>> Start Source text

Sound Design For Visual Media - Tutorial Notes Ep08

Episode 8: How I won a Sound Design Competition (Part 1)

Overview

In this episode and the next, I want to break down some of the Sound Design techniques and plugins I used to win the SOE Sound Design Competition, organized by a Sound Effect. If you don't know, A sound effect is a great website for sound designers, with tons of useful blogs and tutorials, tons of libraries to purchase and download (some are free) and occasionally they also run sound design competitions.

I was one of the winners of their most recent Sound Design competition called Sounds of Esen, where the goal was to Sound Design a 30-second animation, using a limited palette of sounds that they made available to download. I think this is a great approach because otherwise, people with more libraries would just have too much of an edge. This is a great way of evening the playing field.

Rules of the Competition

There rules were simple:

Create your own sound design for the video above (no music is required) - here's what you can use:

-You can only use the sound effects included.
-You're free to process, mangle and modify those sound effects in any way you like.

What we look for:
-Great storytelling, as well as interesting experimental/creative sound usage.

Deadline:
-Submit your entry no later than 23:59 CET on August 21st, 2020. 3 winners are picked.

How to win a Sound Design Competition

1. It's all about the Story: An old teacher of mine used to ask 'What is your job?' and many of us would say 'I'm a sound designer' and he'd say 'Wrong! You're a filmmaker!' what he basically meant by that is that we shouldn't only look at our job as a purely technical endeavour. We ultimately have the same job as any director, set designer, cinematographer or VFX Artist: We do it to tell a story. So your sound design has to help the story along, and provide the correct ambience to immerse the audience. How you got to that point from a technical standpoint is unimportant to most people, other than maybe other sound designers. You need to understand the story and then use sound effectively to help it along and even add to it.

>> End Source text
>> Start Listed entries

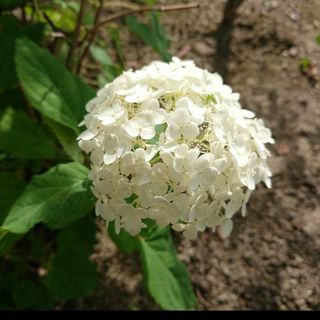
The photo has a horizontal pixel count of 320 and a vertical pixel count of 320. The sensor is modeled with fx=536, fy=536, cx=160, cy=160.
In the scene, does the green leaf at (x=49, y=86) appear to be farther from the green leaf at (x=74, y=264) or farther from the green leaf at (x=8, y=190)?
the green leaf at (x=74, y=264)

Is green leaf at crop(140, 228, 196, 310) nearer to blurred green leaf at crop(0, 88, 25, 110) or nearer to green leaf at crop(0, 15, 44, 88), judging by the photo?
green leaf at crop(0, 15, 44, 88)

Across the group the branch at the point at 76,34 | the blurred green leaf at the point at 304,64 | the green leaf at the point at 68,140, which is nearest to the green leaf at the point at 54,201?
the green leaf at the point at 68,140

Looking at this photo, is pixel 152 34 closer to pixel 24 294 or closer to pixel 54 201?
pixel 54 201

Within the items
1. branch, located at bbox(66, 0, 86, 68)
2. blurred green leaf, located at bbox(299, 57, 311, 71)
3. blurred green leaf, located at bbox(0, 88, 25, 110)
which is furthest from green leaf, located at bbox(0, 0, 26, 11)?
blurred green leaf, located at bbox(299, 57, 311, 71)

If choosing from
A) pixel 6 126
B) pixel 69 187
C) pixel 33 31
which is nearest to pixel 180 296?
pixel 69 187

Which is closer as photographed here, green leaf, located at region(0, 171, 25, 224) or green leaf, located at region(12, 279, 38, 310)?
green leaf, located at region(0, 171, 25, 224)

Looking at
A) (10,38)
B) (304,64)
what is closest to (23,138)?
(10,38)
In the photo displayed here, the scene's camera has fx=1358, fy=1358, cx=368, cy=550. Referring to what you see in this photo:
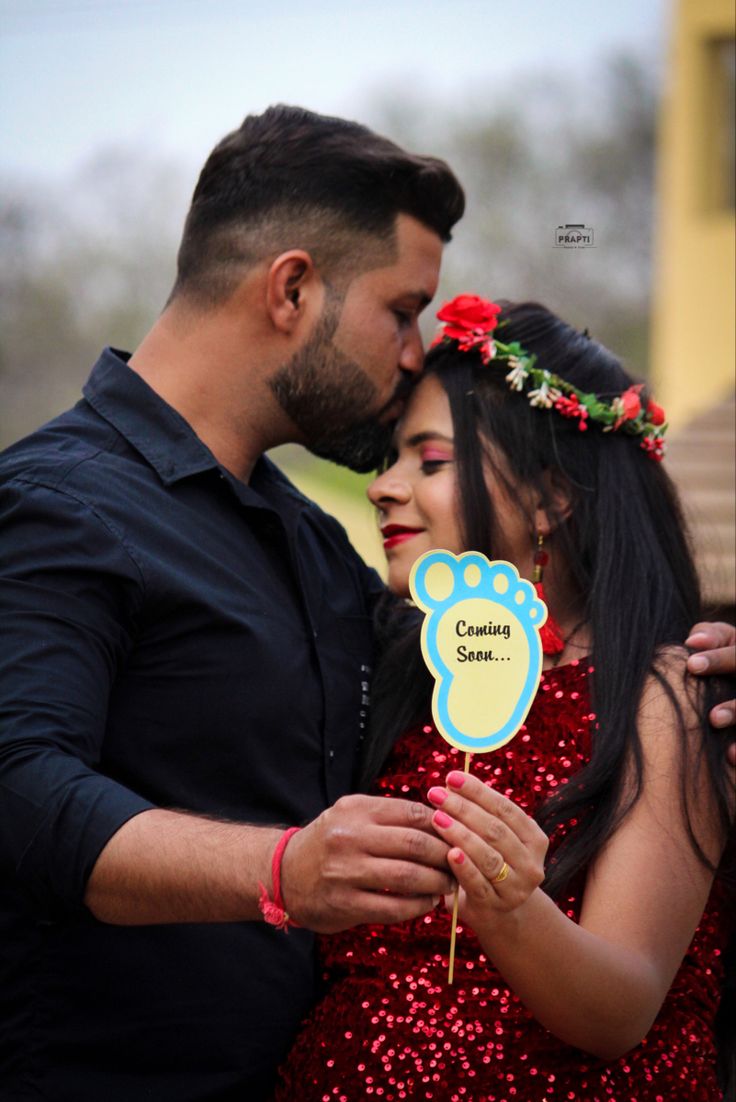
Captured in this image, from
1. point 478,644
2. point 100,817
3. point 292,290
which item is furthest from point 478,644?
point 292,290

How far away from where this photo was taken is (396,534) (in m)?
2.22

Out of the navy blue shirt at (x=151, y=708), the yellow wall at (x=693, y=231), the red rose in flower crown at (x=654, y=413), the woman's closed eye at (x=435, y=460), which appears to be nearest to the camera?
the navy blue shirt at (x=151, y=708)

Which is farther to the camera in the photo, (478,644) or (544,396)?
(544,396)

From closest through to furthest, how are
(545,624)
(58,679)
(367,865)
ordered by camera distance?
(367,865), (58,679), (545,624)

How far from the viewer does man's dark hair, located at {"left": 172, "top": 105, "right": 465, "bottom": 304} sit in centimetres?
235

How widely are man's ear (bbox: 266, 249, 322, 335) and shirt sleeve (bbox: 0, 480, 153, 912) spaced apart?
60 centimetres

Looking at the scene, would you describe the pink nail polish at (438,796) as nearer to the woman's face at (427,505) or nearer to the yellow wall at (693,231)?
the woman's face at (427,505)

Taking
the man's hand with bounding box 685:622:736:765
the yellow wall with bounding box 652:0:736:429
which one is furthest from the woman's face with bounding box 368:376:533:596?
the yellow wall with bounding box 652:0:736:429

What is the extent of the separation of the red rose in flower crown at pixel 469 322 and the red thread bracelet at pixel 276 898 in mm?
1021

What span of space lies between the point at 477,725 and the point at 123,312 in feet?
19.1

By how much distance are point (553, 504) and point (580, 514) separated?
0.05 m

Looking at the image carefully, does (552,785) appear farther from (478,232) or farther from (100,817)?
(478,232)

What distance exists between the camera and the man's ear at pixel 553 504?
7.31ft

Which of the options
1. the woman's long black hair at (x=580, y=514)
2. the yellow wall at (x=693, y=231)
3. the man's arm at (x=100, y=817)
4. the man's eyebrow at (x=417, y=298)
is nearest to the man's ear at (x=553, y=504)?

>> End Listed entries

* [Things to do]:
(a) Print the stretch of the listing from the line containing "Looking at the image" through the end of the listing, line for line with no changes.
(b) Carry on the sound design competition notes from where they stop.

* [Answers given]:
(a)
Looking at the image carefully, does (552,785) appear farther from (478,232) or farther from (100,817)?
(478,232)

What distance exists between the camera and the man's ear at pixel 553 504?
7.31ft

Which of the options
1. the woman's long black hair at (x=580, y=514)
2. the yellow wall at (x=693, y=231)
3. the man's arm at (x=100, y=817)
4. the man's eyebrow at (x=417, y=298)
is nearest to the man's ear at (x=553, y=504)?

(b)
2. Stand out: In order to win any competition where hundreds or thousands (in this case 4000+ entries were submitted) of submissions, you need to make your work stand out. Quality of work aside, think of the judges. They will go through thousands of the same video, so if you're doing what everyone else is doing, you are likely to be forgotten. Which brings us to:

3. Throw away your first idea: Whatever your first instinct is when you watch a video, it's safe to think that most people had that exact idea. So watching the video we had to sound design for, I think most people had more or less the same idea (and this is proven if you look up a few submissions and listen to them) which is a cute kinda comic approach to sound design. If you want to stand out, you need to throw that idea away, and find some angle to see the story that others possibly overlooked.

4. Follow the rules: People get disqualified for the dumbest reasons: Putting music where they shouldn't have, adding things that were not allowed, forgetting to submit with the correct title, forgetting to submit the correct format, or even missing the deadlines. Read the rules carefully and often, and stick to them. Read them before you start, a few times during preparing your entry, and right before you submit, and make sure you don't miss anything.

5. Check your work: Something that is an instant turn off for judges is minor mistakes that demonstrate a lack of attention to detail: SFX being out of sync, sounds cut off too early or drawn on too long, scenes left untreated, and weird volume unevenness across the project. Don't make them have to turn the volume up or down constantly, and don't give them a reason to disqualify you before even finishing.

6. Layer sounds: Placing a sound effect in sync to something happening on screen is not really sound design. Part of designing sound is combining multiple sounds to create a new entity. Layering is really what separates a Sound Editor from a Sound Designer. Layer your audio files for the same event. Have one low-end element, one high-end element and fortify each with layers. Similarly for designing any futuristic gun, you need an organic sound, and then maybe something futuristic and synthetic. We will tackle the topic of layering in further detail down the line.

Sound Design Techniques I used

In this project, as you will see in the video, I went for a very different approach than convention would dictate. I took a cute video and I treated it like a gory horror film. Watch the video for more on this, and I had to break it down into two parts due to time, but here are some of the techniques I used most often.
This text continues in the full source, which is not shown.